Task instructions ::
The output should be identical to the entries that follow.

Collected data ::
=== Begin Enclosure ===

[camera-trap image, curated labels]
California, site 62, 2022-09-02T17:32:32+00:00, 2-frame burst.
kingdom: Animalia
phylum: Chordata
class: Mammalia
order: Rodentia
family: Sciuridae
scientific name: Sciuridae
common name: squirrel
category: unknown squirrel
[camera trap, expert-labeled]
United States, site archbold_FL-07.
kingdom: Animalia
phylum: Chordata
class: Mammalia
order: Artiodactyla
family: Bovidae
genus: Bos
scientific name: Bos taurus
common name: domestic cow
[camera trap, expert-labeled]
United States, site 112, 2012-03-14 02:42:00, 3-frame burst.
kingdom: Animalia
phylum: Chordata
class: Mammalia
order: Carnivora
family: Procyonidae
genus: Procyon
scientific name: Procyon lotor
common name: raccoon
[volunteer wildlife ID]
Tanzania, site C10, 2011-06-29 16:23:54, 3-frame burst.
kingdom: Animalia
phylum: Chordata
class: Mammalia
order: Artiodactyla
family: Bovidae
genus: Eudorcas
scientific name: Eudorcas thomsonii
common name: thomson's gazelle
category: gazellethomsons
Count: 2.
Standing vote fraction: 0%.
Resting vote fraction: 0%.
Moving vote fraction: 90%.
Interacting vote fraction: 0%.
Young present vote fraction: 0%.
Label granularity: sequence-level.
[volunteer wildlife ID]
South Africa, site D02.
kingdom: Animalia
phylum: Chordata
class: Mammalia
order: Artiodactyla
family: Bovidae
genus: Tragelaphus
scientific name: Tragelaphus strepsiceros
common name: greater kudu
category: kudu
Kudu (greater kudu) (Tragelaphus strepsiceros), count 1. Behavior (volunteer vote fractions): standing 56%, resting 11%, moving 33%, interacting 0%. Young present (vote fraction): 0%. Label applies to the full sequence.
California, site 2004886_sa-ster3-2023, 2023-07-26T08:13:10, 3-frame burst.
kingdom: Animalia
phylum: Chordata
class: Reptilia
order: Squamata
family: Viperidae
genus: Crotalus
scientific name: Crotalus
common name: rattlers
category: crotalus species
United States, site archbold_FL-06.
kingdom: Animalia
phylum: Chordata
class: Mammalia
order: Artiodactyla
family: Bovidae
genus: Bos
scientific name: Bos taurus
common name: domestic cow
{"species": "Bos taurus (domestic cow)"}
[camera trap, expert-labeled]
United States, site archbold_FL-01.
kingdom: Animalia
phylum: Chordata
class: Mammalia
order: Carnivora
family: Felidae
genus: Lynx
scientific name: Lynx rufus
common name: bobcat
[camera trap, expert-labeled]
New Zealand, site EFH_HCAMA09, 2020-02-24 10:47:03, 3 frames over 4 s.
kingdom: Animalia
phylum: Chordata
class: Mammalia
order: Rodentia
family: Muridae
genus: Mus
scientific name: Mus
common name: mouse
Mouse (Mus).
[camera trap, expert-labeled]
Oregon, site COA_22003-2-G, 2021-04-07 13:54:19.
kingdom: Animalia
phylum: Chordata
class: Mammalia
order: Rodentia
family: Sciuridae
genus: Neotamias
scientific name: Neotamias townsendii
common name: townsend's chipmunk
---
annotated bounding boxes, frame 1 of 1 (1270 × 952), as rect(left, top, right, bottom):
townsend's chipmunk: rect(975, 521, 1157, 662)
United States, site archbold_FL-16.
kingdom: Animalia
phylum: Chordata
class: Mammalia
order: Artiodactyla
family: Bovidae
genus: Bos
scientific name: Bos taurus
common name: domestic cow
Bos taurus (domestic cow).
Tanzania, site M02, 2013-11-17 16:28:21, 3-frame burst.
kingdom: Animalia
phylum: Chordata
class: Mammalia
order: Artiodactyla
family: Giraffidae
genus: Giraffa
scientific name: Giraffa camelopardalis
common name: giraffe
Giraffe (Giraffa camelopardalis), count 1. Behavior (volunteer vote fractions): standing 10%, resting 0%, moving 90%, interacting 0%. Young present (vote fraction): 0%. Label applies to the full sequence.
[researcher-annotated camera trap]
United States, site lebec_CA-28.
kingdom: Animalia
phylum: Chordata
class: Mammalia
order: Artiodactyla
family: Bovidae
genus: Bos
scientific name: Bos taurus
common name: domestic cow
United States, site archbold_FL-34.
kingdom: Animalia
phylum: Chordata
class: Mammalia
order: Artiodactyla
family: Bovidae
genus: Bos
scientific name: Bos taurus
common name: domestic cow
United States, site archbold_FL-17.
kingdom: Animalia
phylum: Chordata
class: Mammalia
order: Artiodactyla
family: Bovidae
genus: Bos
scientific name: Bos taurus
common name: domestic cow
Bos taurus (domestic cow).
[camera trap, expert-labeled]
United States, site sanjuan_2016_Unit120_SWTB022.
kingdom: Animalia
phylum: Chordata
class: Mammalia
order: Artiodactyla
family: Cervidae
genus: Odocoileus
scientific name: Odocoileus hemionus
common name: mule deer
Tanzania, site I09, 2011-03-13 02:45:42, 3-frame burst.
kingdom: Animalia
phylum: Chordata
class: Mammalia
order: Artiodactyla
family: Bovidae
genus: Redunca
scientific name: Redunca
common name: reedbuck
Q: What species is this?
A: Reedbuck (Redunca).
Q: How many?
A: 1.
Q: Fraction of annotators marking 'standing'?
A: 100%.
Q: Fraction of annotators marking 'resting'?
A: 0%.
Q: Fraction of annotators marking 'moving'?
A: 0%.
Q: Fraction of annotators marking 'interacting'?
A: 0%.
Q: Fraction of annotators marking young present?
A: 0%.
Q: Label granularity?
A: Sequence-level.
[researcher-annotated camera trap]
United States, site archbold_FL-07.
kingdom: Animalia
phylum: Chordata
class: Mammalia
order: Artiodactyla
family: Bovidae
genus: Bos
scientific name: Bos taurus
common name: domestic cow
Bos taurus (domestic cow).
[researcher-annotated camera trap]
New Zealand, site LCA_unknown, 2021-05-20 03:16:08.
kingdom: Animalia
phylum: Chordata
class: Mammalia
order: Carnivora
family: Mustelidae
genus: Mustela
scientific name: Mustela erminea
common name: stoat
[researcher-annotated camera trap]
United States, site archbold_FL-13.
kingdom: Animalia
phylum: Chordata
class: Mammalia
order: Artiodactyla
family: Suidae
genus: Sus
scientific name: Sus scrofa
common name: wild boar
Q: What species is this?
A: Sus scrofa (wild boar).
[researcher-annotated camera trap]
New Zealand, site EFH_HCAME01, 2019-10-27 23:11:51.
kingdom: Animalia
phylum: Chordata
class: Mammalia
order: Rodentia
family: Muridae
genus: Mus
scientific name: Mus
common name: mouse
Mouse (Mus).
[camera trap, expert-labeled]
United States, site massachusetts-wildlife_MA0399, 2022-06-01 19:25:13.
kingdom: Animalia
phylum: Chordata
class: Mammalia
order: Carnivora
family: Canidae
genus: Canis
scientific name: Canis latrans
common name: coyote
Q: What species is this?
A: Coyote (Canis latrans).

=== End Enclosure ===

Response area ::
[camera-trap image, curated labels]
California, site 62, 2022-09-02T17:32:32+00:00, 2-frame burst.
kingdom: Animalia
phylum: Chordata
class: Mammalia
order: Rodentia
family: Sciuridae
scientific name: Sciuridae
common name: squirrel
category: unknown squirrel
[camera trap, expert-labeled]
United States, site archbold_FL-07.
kingdom: Animalia
phylum: Chordata
class: Mammalia
order: Artiodactyla
family: Bovidae
genus: Bos
scientific name: Bos taurus
common name: domestic cow
[camera trap, expert-labeled]
United States, site 112, 2012-03-14 02:42:00, 3-frame burst.
kingdom: Animalia
phylum: Chordata
class: Mammalia
order: Carnivora
family: Procyonidae
genus: Procyon
scientific name: Procyon lotor
common name: raccoon
[volunteer wildlife ID]
Tanzania, site C10, 2011-06-29 16:23:54, 3-frame burst.
kingdom: Animalia
phylum: Chordata
class: Mammalia
order: Artiodactyla
family: Bovidae
genus: Eudorcas
scientific name: Eudorcas thomsonii
common name: thomson's gazelle
category: gazellethomsons
Count: 2.
Standing vote fraction: 0%.
Resting vote fraction: 0%.
Moving vote fraction: 90%.
Interacting vote fraction: 0%.
Young present vote fraction: 0%.
Label granularity: sequence-level.
[volunteer wildlife ID]
South Africa, site D02.
kingdom: Animalia
phylum: Chordata
class: Mammalia
order: Artiodactyla
family: Bovidae
genus: Tragelaphus
scientific name: Tragelaphus strepsiceros
common name: greater kudu
category: kudu
Kudu (greater kudu) (Tragelaphus strepsiceros), count 1. Behavior (volunteer vote fractions): standing 56%, resting 11%, moving 33%, interacting 0%. Young present (vote fraction): 0%. Label applies to the full sequence.
California, site 2004886_sa-ster3-2023, 2023-07-26T08:13:10, 3-frame burst.
kingdom: Animalia
phylum: Chordata
class: Reptilia
order: Squamata
family: Viperidae
genus: Crotalus
scientific name: Crotalus
common name: rattlers
category: crotalus species
United States, site archbold_FL-06.
kingdom: Animalia
phylum: Chordata
class: Mammalia
order: Artiodactyla
family: Bovidae
genus: Bos
scientific name: Bos taurus
common name: domestic cow
{"species": "Bos taurus (domestic cow)"}
[camera trap, expert-labeled]
United States, site archbold_FL-01.
kingdom: Animalia
phylum: Chordata
class: Mammalia
order: Carnivora
family: Felidae
genus: Lynx
scientific name: Lynx rufus
common name: bobcat
[camera trap, expert-labeled]
New Zealand, site EFH_HCAMA09, 2020-02-24 10:47:03, 3 frames over 4 s.
kingdom: Animalia
phylum: Chordata
class: Mammalia
order: Rodentia
family: Muridae
genus: Mus
scientific name: Mus
common name: mouse
Mouse (Mus).
[camera trap, expert-labeled]
Oregon, site COA_22003-2-G, 2021-04-07 13:54:19.
kingdom: Animalia
phylum: Chordata
class: Mammalia
order: Rodentia
family: Sciuridae
genus: Neotamias
scientific name: Neotamias townsendii
common name: townsend's chipmunk
---
annotated bounding boxes, frame 1 of 1 (1270 × 952), as rect(left, top, right, bottom):
townsend's chipmunk: rect(975, 521, 1157, 662)
United States, site archbold_FL-16.
kingdom: Animalia
phylum: Chordata
class: Mammalia
order: Artiodactyla
family: Bovidae
genus: Bos
scientific name: Bos taurus
common name: domestic cow
Bos taurus (domestic cow).
Tanzania, site M02, 2013-11-17 16:28:21, 3-frame burst.
kingdom: Animalia
phylum: Chordata
class: Mammalia
order: Artiodactyla
family: Giraffidae
genus: Giraffa
scientific name: Giraffa camelopardalis
common name: giraffe
Giraffe (Giraffa camelopardalis), count 1. Behavior (volunteer vote fractions): standing 10%, resting 0%, moving 90%, interacting 0%. Young present (vote fraction): 0%. Label applies to the full sequence.
[researcher-annotated camera trap]
United States, site lebec_CA-28.
kingdom: Animalia
phylum: Chordata
class: Mammalia
order: Artiodactyla
family: Bovidae
genus: Bos
scientific name: Bos taurus
common name: domestic cow
United States, site archbold_FL-34.
kingdom: Animalia
phylum: Chordata
class: Mammalia
order: Artiodactyla
family: Bovidae
genus: Bos
scientific name: Bos taurus
common name: domestic cow
United States, site archbold_FL-17.
kingdom: Animalia
phylum: Chordata
class: Mammalia
order: Artiodactyla
family: Bovidae
genus: Bos
scientific name: Bos taurus
common name: domestic cow
Bos taurus (domestic cow).
[camera trap, expert-labeled]
United States, site sanjuan_2016_Unit120_SWTB022.
kingdom: Animalia
phylum: Chordata
class: Mammalia
order: Artiodactyla
family: Cervidae
genus: Odocoileus
scientific name: Odocoileus hemionus
common name: mule deer
Tanzania, site I09, 2011-03-13 02:45:42, 3-frame burst.
kingdom: Animalia
phylum: Chordata
class: Mammalia
order: Artiodactyla
family: Bovidae
genus: Redunca
scientific name: Redunca
common name: reedbuck
Q: What species is this?
A: Reedbuck (Redunca).
Q: How many?
A: 1.
Q: Fraction of annotators marking 'standing'?
A: 100%.
Q: Fraction of annotators marking 'resting'?
A: 0%.
Q: Fraction of annotators marking 'moving'?
A: 0%.
Q: Fraction of annotators marking 'interacting'?
A: 0%.
Q: Fraction of annotators marking young present?
A: 0%.
Q: Label granularity?
A: Sequence-level.
[researcher-annotated camera trap]
United States, site archbold_FL-07.
kingdom: Animalia
phylum: Chordata
class: Mammalia
order: Artiodactyla
family: Bovidae
genus: Bos
scientific name: Bos taurus
common name: domestic cow
Bos taurus (domestic cow).
[researcher-annotated camera trap]
New Zealand, site LCA_unknown, 2021-05-20 03:16:08.
kingdom: Animalia
phylum: Chordata
class: Mammalia
order: Carnivora
family: Mustelidae
genus: Mustela
scientific name: Mustela erminea
common name: stoat
[researcher-annotated camera trap]
United States, site archbold_FL-13.
kingdom: Animalia
phylum: Chordata
class: Mammalia
order: Artiodactyla
family: Suidae
genus: Sus
scientific name: Sus scrofa
common name: wild boar
Q: What species is this?
A: Sus scrofa (wild boar).
[researcher-annotated camera trap]
New Zealand, site EFH_HCAME01, 2019-10-27 23:11:51.
kingdom: Animalia
phylum: Chordata
class: Mammalia
order: Rodentia
family: Muridae
genus: Mus
scientific name: Mus
common name: mouse
Mouse (Mus).
[camera trap, expert-labeled]
United States, site massachusetts-wildlife_MA0399, 2022-06-01 19:25:13.
kingdom: Animalia
phylum: Chordata
class: Mammalia
order: Carnivora
family: Canidae
genus: Canis
scientific name: Canis latrans
common name: coyote
Q: What species is this?
A: Coyote (Canis latrans).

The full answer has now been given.